On est saisis d’horreur en voyant les photos, en regardant les vidéos,
en lisant les témoignages. Israël, dans son aveuglement, semble
déterminer à en finir, et à entraîner le plus de monde possible dans sa
chute. Au fond, à qui cette situation profite-t-elle ? En d’autres
termes : Cui bono ? (À qui profite le crime ?). À terme, certainement pas à Israël. Pour
apporter un début de réponse, peut-être est-il utile de lire cette
analyse perspicace tirée de l’ouvrage de Laura Knight-Jadczyk et Joe Quinn, 11 septembre, l’ultime vérité :La
nation d’Israël, le peuple juif, ont tant souffert et pendant si
longtemps qu’ils ne savent tout simplement plus en qui avoir confiance.
Sur ce,
arrivent des religieux fanatiques – les sionistes – qui font tout leur
possible pour attiser les sentiments antisémites, et qui appellent tous
leurs frères juifs à s’unir et à se rassembler en Israël – la Terre
Promise de leur religion ; un scénario qui s’est déjà produit de
nombreuses fois au cours de l’Histoire. Observer cette tendance
auto-destructrice est non seulement douloureux, mais laisse aussi un
sentiment de désespoir. Ça ne va pas recommencer ! Cela
nous attriste, car nous entendons des réactions d’écœurement s’élever
d’un peu partout. C’est d’elles que se nourrit le mouvement des brutes
néo-nazies ; on l’entend même à la caisse du supermarché. Ce
torrent de colère et d’amertume creuse son sillon dans l’inconscient
des non-juifs, et ouvrira la voie à un nouvel Hitler. Seulement, cette
fois, ce ne sera pas qu’une histoire de conflit entre un Allemand et
des forces alliées prêtes à lui faire mordre la poussière. Il poussera
à nouveau ce cri hideux, ce cri qui semblera justifié par les actions
des juifs eux-mêmes, qui auront marché droit dans le piège. Tous les
problèmes seront présentés comme venant des juifs, d’Israël… et il (ou
ils) proposeront une solution très simple à ces problèmes : ils feront
remarquer que les juifs sont tous rassemblés en un seul lieu (ou
du moins, qu’ils sont tous repérables, puisqu’ils appartiennent tous à
des clubs ou des synagogues – en effet, ces bons sionistes ont tout
fait pour les rassembler au sein du troupeau) ; alors, on pourra
ressusciter la « Solution Finale ». Et l’humanité ne se rendra pas
compte qu’elle s’est fait avoir.
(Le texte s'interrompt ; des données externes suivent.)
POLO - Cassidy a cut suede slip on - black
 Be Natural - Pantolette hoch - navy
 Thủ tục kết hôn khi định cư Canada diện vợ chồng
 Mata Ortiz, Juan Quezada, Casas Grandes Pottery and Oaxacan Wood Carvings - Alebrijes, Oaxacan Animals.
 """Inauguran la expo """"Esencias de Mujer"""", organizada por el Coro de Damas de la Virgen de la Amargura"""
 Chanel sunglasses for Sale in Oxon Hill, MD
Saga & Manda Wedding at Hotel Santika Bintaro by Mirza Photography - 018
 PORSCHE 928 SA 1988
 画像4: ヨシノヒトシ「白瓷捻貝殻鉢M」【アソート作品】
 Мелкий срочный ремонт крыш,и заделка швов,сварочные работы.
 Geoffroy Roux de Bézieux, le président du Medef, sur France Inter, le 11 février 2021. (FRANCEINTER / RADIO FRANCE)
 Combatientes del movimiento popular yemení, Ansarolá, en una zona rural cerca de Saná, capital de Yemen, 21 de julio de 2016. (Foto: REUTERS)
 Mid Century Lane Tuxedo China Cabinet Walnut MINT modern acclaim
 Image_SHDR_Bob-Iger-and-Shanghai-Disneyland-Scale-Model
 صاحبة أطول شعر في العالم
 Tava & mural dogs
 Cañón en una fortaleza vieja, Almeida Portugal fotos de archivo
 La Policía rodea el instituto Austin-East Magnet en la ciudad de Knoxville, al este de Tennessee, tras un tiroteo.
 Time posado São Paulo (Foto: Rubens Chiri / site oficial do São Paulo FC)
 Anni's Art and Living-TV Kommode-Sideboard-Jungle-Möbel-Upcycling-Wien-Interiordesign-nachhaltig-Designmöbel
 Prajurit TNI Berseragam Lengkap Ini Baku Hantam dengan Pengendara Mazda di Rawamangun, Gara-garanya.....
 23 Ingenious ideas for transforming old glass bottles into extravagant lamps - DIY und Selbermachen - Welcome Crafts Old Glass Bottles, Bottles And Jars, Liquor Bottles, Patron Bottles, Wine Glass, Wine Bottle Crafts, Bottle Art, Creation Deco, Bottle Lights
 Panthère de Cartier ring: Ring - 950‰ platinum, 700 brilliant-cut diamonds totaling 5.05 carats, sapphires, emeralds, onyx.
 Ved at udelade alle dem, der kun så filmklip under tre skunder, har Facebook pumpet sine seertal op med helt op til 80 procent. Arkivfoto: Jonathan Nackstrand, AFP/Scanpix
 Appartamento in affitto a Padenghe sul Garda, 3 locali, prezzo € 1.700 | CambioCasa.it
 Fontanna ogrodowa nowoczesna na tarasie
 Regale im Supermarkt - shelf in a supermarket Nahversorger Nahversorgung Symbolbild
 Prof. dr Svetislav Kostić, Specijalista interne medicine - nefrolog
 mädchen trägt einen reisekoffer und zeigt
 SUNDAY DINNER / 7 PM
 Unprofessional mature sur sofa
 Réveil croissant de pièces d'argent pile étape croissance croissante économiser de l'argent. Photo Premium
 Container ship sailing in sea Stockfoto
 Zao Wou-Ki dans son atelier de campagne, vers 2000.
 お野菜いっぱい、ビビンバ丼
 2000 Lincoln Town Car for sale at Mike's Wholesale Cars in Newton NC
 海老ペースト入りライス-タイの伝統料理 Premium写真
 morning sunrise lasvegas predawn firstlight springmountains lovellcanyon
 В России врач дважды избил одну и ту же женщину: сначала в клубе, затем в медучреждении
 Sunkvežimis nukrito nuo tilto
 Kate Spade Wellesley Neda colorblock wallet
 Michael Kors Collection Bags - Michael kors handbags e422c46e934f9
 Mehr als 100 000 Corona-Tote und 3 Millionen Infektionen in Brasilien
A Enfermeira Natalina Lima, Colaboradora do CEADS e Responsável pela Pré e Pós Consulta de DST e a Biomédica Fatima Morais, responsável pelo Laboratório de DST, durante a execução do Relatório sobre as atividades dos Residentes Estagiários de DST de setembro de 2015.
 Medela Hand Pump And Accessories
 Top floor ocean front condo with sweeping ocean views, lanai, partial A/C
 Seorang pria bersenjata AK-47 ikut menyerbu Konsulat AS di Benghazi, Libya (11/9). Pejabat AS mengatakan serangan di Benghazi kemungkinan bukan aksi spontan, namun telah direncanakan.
Depuis le
déclenchement de la Guerre d'extermination contre la population
Palestinienne de Gaza, le Sionisme s'est férocement "lâché" et montre
désormais son vrai visage, celui d'une idéologie coloniale fasciste
raciste qui pratique la terreur à grande échelle contre les
Palestiniens mais aussi contre les Juifs du monde entier sommés
d'apporter leur soutien et de le manifester sans vergogne sur la place
publique, incitant ainsi à l'antisémitisme (ce que veulent les
Sionistes) ou d'être calomniés et traités comme des pestiférés, car
selon cette doctrine sectaire mortifère, sans l' " Etat d'Israël"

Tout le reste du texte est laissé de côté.